## begin Records shown

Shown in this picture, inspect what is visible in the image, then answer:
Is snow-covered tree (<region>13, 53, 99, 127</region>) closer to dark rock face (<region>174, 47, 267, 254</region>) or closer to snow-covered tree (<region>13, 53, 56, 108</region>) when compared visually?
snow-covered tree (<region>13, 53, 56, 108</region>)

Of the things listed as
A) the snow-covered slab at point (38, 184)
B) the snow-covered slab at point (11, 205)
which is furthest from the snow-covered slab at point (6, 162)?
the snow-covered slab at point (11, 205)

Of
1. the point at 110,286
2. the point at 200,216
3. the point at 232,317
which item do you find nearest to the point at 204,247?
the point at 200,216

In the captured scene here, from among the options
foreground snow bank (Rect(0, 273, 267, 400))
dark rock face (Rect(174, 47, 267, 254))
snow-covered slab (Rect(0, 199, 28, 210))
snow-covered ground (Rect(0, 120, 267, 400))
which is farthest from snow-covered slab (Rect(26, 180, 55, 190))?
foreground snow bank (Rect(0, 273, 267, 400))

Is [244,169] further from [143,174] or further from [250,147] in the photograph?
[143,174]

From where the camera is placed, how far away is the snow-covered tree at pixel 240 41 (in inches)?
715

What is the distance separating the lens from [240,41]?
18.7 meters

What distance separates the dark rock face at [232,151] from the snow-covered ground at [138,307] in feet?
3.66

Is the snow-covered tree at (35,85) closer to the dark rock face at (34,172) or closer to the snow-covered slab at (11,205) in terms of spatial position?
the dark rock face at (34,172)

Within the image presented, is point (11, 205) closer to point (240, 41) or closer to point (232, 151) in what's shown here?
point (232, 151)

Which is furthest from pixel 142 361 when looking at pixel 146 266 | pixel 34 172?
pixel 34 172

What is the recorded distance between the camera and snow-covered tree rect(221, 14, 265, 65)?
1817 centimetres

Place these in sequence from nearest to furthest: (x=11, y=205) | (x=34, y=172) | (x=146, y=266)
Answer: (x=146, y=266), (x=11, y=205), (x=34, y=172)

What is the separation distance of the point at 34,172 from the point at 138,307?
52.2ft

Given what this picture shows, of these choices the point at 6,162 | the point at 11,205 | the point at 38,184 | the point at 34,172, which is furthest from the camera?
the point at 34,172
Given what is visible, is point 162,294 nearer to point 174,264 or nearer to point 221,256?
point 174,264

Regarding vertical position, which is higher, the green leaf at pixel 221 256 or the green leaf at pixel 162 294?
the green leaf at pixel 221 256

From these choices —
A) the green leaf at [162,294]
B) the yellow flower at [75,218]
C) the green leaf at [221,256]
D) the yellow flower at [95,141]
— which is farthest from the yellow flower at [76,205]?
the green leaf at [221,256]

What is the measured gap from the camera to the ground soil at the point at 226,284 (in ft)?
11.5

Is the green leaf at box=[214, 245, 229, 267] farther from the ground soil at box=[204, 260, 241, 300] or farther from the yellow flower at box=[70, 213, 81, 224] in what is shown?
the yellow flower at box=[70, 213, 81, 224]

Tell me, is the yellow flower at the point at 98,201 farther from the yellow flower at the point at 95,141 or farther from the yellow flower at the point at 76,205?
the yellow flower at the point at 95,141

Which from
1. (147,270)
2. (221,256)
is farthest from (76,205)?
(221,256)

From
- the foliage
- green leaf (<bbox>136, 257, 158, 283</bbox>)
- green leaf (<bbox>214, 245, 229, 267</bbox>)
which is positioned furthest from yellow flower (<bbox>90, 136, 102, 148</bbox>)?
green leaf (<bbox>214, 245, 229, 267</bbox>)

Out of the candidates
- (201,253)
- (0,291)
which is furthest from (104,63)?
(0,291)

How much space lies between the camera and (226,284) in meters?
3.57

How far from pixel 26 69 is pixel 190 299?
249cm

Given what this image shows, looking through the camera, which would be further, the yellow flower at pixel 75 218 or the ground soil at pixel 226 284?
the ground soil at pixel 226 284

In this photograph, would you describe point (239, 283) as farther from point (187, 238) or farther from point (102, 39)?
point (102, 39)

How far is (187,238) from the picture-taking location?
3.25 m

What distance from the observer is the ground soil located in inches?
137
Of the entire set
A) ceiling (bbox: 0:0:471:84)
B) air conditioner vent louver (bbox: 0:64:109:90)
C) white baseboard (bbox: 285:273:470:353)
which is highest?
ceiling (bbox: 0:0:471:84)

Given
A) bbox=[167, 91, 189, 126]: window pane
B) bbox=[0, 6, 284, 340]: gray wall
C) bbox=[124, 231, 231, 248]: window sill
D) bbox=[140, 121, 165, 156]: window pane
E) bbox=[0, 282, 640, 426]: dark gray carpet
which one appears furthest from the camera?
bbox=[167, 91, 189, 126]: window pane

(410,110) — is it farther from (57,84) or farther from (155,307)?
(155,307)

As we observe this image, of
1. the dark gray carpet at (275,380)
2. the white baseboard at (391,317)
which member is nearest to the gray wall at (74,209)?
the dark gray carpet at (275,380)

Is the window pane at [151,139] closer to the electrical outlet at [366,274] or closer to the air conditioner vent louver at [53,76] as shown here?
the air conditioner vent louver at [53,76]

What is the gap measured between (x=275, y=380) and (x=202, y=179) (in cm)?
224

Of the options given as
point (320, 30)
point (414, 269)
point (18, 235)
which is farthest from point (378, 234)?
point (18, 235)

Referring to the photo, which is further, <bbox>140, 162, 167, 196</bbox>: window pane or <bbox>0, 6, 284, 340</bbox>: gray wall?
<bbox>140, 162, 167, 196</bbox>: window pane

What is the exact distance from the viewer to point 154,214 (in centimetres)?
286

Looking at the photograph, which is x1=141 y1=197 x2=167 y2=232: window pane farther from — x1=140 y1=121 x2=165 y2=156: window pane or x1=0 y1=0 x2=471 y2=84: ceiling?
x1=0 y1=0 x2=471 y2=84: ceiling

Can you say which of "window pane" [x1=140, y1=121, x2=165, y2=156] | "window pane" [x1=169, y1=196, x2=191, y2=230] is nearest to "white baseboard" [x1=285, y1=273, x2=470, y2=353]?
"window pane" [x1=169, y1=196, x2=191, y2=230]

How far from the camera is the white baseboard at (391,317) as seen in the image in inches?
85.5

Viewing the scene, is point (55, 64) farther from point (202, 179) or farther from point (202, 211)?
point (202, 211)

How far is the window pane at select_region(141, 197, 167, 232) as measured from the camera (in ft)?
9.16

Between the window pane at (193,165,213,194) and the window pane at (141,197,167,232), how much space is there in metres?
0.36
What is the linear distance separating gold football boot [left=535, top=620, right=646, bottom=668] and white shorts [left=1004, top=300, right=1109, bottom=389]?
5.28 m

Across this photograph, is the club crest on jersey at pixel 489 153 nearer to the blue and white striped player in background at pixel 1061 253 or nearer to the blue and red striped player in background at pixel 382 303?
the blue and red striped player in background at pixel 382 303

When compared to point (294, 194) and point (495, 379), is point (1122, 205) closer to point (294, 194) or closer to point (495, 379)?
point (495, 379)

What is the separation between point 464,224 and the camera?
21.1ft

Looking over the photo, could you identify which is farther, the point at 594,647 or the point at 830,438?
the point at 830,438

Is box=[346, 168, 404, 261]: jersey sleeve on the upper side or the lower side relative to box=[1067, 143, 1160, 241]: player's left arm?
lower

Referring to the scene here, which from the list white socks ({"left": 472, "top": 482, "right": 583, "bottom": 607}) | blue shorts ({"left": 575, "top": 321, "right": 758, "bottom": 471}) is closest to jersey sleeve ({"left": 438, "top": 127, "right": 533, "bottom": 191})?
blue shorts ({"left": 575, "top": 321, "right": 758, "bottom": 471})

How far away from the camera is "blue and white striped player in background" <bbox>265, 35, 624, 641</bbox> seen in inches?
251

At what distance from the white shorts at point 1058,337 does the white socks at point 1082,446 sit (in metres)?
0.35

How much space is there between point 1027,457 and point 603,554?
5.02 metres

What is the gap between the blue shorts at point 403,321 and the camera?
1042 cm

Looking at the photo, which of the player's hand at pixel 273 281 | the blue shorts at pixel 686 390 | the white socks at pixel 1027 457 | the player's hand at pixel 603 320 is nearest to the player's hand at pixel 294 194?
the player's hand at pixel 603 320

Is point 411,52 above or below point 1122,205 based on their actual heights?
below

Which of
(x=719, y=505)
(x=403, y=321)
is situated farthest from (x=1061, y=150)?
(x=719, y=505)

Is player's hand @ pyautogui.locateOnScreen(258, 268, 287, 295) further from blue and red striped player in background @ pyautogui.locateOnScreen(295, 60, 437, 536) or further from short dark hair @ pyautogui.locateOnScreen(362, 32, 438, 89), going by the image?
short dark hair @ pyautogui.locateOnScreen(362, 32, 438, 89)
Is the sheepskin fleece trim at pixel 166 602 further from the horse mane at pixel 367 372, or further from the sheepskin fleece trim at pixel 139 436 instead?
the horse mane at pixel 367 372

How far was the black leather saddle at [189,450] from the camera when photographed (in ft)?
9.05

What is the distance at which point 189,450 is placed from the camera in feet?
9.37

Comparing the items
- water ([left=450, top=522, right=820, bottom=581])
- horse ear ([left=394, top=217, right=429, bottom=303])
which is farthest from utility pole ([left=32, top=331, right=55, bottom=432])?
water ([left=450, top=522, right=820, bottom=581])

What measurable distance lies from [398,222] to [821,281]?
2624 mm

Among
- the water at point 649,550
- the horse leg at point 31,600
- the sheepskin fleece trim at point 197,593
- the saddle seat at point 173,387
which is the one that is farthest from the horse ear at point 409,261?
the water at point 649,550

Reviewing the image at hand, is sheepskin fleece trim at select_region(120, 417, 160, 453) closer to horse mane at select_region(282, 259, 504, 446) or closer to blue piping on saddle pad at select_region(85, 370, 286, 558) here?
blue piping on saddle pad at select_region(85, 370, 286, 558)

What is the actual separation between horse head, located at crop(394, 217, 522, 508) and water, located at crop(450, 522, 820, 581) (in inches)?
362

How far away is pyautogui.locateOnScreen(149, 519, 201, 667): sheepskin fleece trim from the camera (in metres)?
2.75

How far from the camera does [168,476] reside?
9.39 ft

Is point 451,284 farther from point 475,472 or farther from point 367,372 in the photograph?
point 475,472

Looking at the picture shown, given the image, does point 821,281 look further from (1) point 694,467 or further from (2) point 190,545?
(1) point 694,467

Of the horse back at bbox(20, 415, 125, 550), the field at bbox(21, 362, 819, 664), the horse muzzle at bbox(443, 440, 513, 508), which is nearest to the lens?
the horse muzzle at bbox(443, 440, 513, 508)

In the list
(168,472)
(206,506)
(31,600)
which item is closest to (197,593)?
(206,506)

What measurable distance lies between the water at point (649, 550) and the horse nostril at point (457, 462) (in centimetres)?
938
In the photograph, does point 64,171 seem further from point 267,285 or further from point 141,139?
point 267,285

## end Records shown

Only the lines from the one containing "Comparing the items" through the end of the entries above belong in the answer; repeat them exactly.

| Result |
Comparing the items
- water ([left=450, top=522, right=820, bottom=581])
- horse ear ([left=394, top=217, right=429, bottom=303])
which is farthest from utility pole ([left=32, top=331, right=55, bottom=432])?
water ([left=450, top=522, right=820, bottom=581])

What measurable distance lies from [398,222] to [821,281]?
2624 mm

Among
- the water at point 649,550
- the horse leg at point 31,600
- the sheepskin fleece trim at point 197,593
- the saddle seat at point 173,387
which is the one that is farthest from the horse ear at point 409,261?
the water at point 649,550

Reviewing the image at hand, is sheepskin fleece trim at select_region(120, 417, 160, 453) closer to horse mane at select_region(282, 259, 504, 446) or closer to blue piping on saddle pad at select_region(85, 370, 286, 558) here?
blue piping on saddle pad at select_region(85, 370, 286, 558)

What is the actual separation between horse head, located at crop(394, 217, 522, 508) and water, located at crop(450, 522, 820, 581) (in inches)?
362

How far away is pyautogui.locateOnScreen(149, 519, 201, 667): sheepskin fleece trim from the camera (in metres)?
2.75

How far from the camera does [168,476] reside?
9.39 ft

Is point 451,284 farther from point 475,472 or farther from point 367,372 in the photograph?
point 475,472

Looking at the picture shown, given the image, does point 821,281 look further from (1) point 694,467 or further from (2) point 190,545?
(1) point 694,467

Of the horse back at bbox(20, 415, 125, 550), the field at bbox(21, 362, 819, 664), the horse muzzle at bbox(443, 440, 513, 508), which is nearest to the lens?
the horse muzzle at bbox(443, 440, 513, 508)

In the list
(168,472)
(206,506)
(31,600)
which item is closest to (197,593)?
(206,506)

What measurable distance lies between the water at point (649, 550) and the horse nostril at point (457, 462) (in centimetres)?
938
In the photograph, does point 64,171 seem further from point 267,285 or further from point 141,139?
point 267,285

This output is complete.